═════ Text extract

I have a text A and a text B. I wish to find the percentage of words in text B (counting all occurrences) not present in the vocabulary (i.e., the list of all unique words) of text A.
E.g.,
A = "a cat and a cat and a mouse"
B = "a plump cat and some more cat and some more mice too"
B has 12 words. Plump, some, more, mice and too are not in A. Plumb is not in A and occurs once, some twice, more twice, mice once, too once. 7 out of 12 words in B are not in A. --> 58 % of B is not in A.
I think we can use Tensorflow's Tokenizer. We can probably also use something else, plain python or another tokenizer and other solutions are welcome.
With tf.Tokenizer I get the word_index
for the text A
a_tokenizer = Tokenizer()
a_tokenizer.fit_on_texts(textA) #Builds the word index
word_index=a_tokenizer.word_index
and the word_count
for text B
b_tokenizer = Tokenizer()
b_tokenizer.fit_on_texts(generated_text)

══════════

▸ What the exercise asks: Reproduce the passage of the vocabulary-overlap question above, starting with "I think we can" and going on through "solutions are welcome.".

═════ Records supplied

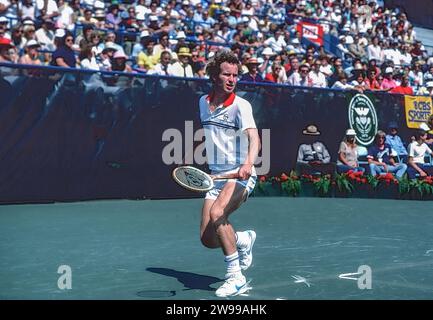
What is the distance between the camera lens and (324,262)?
8273 mm

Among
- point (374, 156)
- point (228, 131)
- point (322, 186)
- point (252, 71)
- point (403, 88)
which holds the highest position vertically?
point (252, 71)

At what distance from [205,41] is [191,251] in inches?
438

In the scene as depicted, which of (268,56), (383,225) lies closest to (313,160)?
(268,56)

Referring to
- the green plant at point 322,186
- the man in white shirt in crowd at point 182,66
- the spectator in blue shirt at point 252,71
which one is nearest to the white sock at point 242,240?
the man in white shirt in crowd at point 182,66

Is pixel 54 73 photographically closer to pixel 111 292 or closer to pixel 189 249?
pixel 189 249

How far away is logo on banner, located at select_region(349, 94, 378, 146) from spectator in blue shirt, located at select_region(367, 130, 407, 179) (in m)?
0.17

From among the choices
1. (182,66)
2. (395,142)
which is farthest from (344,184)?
(182,66)

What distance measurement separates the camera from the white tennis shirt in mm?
6742

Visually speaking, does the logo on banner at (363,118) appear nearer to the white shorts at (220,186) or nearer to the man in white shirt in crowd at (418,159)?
the man in white shirt in crowd at (418,159)

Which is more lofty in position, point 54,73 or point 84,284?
point 54,73

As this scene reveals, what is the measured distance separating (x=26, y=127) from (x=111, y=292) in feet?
24.2

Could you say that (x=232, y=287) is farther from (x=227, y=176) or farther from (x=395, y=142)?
(x=395, y=142)

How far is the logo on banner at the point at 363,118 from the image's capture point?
57.5 ft

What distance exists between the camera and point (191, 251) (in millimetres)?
9062
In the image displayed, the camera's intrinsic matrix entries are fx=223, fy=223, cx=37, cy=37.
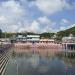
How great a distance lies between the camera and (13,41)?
145 metres

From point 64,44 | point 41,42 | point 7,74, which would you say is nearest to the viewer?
point 7,74

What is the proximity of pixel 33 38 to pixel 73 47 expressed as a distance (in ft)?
143

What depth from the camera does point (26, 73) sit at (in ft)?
113

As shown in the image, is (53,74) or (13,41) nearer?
(53,74)

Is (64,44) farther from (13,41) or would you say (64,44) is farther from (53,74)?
(53,74)

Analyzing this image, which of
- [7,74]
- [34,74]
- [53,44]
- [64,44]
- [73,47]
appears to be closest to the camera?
[7,74]

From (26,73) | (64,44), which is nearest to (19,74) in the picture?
(26,73)

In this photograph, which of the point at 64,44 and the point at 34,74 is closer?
the point at 34,74

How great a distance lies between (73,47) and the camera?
106 meters

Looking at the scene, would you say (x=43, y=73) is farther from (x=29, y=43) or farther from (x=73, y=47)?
(x=29, y=43)

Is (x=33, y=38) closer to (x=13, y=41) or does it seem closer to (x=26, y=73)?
(x=13, y=41)

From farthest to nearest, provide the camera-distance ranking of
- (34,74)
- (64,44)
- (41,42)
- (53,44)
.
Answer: (41,42) → (53,44) → (64,44) → (34,74)

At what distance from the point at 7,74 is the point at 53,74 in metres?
7.23

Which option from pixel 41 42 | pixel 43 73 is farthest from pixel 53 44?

══════════

▸ Finished answer:
I think we can use Tensorflow's Tokenizer. We can probably also use something else, plain python or another tokenizer and other solutions are welcome.